La directive exige qu'après 12 semaines suivies d'emploi intérimaire, les travailleurs/euses puissent bénéficier de l’égalité de rémunération et de certaines prestations, quoique pas toutes - l’égalité de traitement n’existant pas pour le préavis de licenciement, l’indemnité de licenciement ni pour les prestations de retraite. Pour contourner cette exigence, les entreprises et les agences collaborent pour que les travailleurs/euses deviennent des employés/ées permanents/tes… de l’agence d’intérim.

Aux termes de ce qui est appelé la « dérogation suédoise », les employés/ées permanents/tes de ce qui, théoriquement, est une agence de travail intérimaire, ne sont plus considérés comme des travailleurs/euses temporaires. En jardon d’entreprise, cette opération permet de créer des « synergies » pour suivre la demande de «flexibilité ». La véritable synergie créée accorde à l’entreprise utilisatrice de généreuses économies de coûts et permet aux agences d’étendre leur colonisation du marché du travail.

Ainsi chez le brasseur Carlsberg, un accord officieux avec Unite précisait que le travail d’agence dans la logistique serait limité à environ 15% des effectifs. Ce pourcentage a été dépassé, mais l’entreprise, bien qu’elle ait entamé des discussions avec le syndicat pour réévaluer la situation, a demandé à toutes ses agences de recrutement de transformer tous leurs travailleurs/euses temporaires en « employés/ées permanents/tes. » Dans le même temps, Carlsberg voudrait pérenniser des termes de la convention collective qui accorderaient aux nouveaux employés 80% du salaire des employés/ées de longue date, passant à 90% après un an. Malgré les vifs efforts déployés par Unite pour obtenir une nouvelle tranche à 100% après deux années de travail, Carlsberg refuse d’atteindre un accord. La « synergie » ici signifie de bas salaires pour une partie croissante des effectifs directement employés et le refus institutionnalisé de termes et conditions égales pour les rangs croissants de travailleurs/euses d’agence d’interim.

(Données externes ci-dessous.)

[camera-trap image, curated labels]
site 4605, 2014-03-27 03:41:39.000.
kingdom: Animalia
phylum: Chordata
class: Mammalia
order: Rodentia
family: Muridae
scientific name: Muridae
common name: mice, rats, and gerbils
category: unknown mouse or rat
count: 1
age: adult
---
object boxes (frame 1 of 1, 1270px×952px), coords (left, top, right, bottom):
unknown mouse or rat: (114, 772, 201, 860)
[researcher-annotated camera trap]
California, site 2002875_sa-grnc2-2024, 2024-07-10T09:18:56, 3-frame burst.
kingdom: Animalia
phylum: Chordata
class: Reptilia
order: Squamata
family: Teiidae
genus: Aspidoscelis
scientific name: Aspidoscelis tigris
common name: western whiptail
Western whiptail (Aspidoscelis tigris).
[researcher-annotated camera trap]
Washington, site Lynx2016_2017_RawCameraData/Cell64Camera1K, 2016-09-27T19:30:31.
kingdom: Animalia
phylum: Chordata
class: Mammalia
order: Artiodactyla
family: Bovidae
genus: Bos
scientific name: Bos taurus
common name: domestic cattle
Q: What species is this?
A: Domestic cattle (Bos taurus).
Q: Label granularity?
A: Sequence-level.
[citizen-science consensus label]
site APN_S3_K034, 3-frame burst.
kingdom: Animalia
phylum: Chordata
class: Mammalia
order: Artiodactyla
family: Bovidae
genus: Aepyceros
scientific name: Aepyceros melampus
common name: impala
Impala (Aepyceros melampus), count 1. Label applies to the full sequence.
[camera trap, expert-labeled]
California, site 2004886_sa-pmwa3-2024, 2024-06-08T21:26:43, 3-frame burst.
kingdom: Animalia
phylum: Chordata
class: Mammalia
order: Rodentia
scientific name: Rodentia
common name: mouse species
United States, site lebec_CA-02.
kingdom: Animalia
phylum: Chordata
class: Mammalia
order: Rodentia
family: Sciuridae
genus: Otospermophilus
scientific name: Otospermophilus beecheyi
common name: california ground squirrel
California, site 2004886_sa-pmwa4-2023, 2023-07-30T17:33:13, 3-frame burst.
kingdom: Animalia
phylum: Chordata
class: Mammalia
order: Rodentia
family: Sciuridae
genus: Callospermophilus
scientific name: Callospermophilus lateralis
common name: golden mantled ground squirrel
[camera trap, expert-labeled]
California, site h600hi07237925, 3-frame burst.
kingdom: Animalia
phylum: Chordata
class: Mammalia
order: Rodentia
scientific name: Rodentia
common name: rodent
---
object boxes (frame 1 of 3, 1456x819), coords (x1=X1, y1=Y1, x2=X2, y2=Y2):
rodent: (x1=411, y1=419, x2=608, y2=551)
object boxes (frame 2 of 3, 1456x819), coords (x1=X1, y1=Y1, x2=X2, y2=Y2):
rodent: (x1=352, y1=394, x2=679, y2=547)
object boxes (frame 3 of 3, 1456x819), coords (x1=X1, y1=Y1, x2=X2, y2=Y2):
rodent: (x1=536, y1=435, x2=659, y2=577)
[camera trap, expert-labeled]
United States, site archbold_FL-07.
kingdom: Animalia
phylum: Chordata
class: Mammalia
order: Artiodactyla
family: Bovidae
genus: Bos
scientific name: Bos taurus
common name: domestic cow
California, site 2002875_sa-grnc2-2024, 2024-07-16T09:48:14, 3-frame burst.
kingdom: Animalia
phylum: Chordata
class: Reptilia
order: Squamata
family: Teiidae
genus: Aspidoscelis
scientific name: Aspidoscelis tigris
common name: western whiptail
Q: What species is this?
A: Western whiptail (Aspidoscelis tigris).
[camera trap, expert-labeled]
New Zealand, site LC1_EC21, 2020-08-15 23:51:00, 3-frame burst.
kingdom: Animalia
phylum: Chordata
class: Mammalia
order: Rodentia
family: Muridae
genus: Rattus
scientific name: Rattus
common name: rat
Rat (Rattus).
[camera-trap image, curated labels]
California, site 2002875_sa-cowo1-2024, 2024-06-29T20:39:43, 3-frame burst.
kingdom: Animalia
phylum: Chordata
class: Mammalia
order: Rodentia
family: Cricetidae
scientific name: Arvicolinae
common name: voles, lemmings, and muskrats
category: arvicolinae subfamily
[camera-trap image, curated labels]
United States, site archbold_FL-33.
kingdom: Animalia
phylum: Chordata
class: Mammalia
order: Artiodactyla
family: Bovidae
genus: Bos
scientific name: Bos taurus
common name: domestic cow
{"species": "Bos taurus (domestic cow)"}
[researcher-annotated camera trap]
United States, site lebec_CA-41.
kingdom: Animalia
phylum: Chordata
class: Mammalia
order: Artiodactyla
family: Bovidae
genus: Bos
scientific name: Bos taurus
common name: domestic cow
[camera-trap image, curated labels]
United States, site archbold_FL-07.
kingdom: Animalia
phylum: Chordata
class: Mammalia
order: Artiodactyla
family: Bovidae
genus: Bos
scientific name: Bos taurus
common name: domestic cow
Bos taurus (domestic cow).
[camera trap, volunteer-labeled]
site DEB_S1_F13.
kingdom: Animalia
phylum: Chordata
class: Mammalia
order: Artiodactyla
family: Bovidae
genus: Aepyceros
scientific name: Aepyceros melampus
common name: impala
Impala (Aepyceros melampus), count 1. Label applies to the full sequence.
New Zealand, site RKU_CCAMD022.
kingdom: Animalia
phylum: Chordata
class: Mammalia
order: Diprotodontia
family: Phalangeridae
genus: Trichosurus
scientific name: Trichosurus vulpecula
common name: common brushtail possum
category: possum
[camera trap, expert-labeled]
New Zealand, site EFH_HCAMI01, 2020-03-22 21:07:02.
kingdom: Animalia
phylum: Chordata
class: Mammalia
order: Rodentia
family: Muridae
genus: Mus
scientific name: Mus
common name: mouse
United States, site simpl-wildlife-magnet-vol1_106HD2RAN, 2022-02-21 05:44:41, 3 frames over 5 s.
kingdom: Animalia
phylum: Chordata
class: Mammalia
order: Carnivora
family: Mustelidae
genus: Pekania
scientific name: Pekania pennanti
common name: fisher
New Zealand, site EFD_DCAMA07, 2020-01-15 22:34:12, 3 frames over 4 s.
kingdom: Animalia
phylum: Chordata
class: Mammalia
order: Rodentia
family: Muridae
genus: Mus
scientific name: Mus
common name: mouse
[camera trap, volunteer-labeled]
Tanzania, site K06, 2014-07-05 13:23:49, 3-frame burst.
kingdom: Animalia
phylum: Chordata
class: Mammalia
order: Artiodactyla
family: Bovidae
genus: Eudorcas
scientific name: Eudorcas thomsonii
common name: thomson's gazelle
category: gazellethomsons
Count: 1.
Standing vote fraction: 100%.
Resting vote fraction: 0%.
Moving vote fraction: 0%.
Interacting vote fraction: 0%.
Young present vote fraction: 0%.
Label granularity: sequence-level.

La « dérogation » a déjà été généralisée dans le secteur du commerce de détail. Un porte-parole du géant des supermarchés Tesco a déclaré au Financial Times le 24 octobre que « la dérogation est largement utilisée dans toute l’économie par les agences pour s'assurer que le travail intérimaire demeure compétitif et flexible. La démarche a été reconnue par le gouvernement, le British Retail Consortium et le CBI (confédération industrielle britannique) ». Ce que cette déclaration ne dit pas, c'est que les clients des agences encourageant cette pratique et participent à sa mise en œuvre.

Le Financial Times du 26 octobre cite le cas d’une agence faisait passer 8.000 de ses 25.000 travailleurs/euses temporaires vers des contrats permanents – y compris ceux travaillant sur un site de DHL qui fournit des pièces détachées à une usine d’assemblage de Jaguar Land Rover, où les membres d’Unite se trouvaient sous pression pour signer des contrats leur accordant jusqu’à 200 GPB de moins par semaine !

Et le 31 octobre, un porte-parole de la chaîne de supermarchés Morissons a déclaré à la publication internet de l’industrie alimentaire JustFood que « les agences de recrutement avec lesquelles nous travaillons étudient depuis un certain temps comment elles vont respecter cette législation. Elles envisagent sérieusement d’utiliser ce modèle ou de fait, emploient déjà leurs travailleurs/euses. Au travers du réseau d’agences qui nous fournit, Morissons aura accès à des travailleurs/euses temporaires qui pourraient être employés par les agences de recrutement avec des contrats d'emploi sous la dérogation suédoise. » Les personnels de Morissons voués à la « dérogation » sont employés dans la logistique et la transformation alimentaire.

Avec la tendance croissante des entreprises à verrouiller des accords à deux niveaux, les personnels temporaires qui échappent à la dérogation verront que la référence utilisée pour mesurer le traitement égal est un salaire initial limité au minimum légal ou légèrement en-deçà, avec peu ou aucune prestation.

Jennie Formy, responsable nationale de l’alimentation, boissons et tabac d’Unite affirme que « le travail intérimaire était par le passé considéré comme un tremplin vers le travail permanent dans l'entreprise hôte; ces mesures ont créé ce qui sera probablement désormais une structure permanente des effectifs à deux  niveaux. L’ironie est que la réglementation sur le travail intérimaire, que nous espérions voir devenir un outil pour améliorer le sort des travailleurs/euses précaires, a dans la réalité pérennisé les bas salaires et conditions minimales.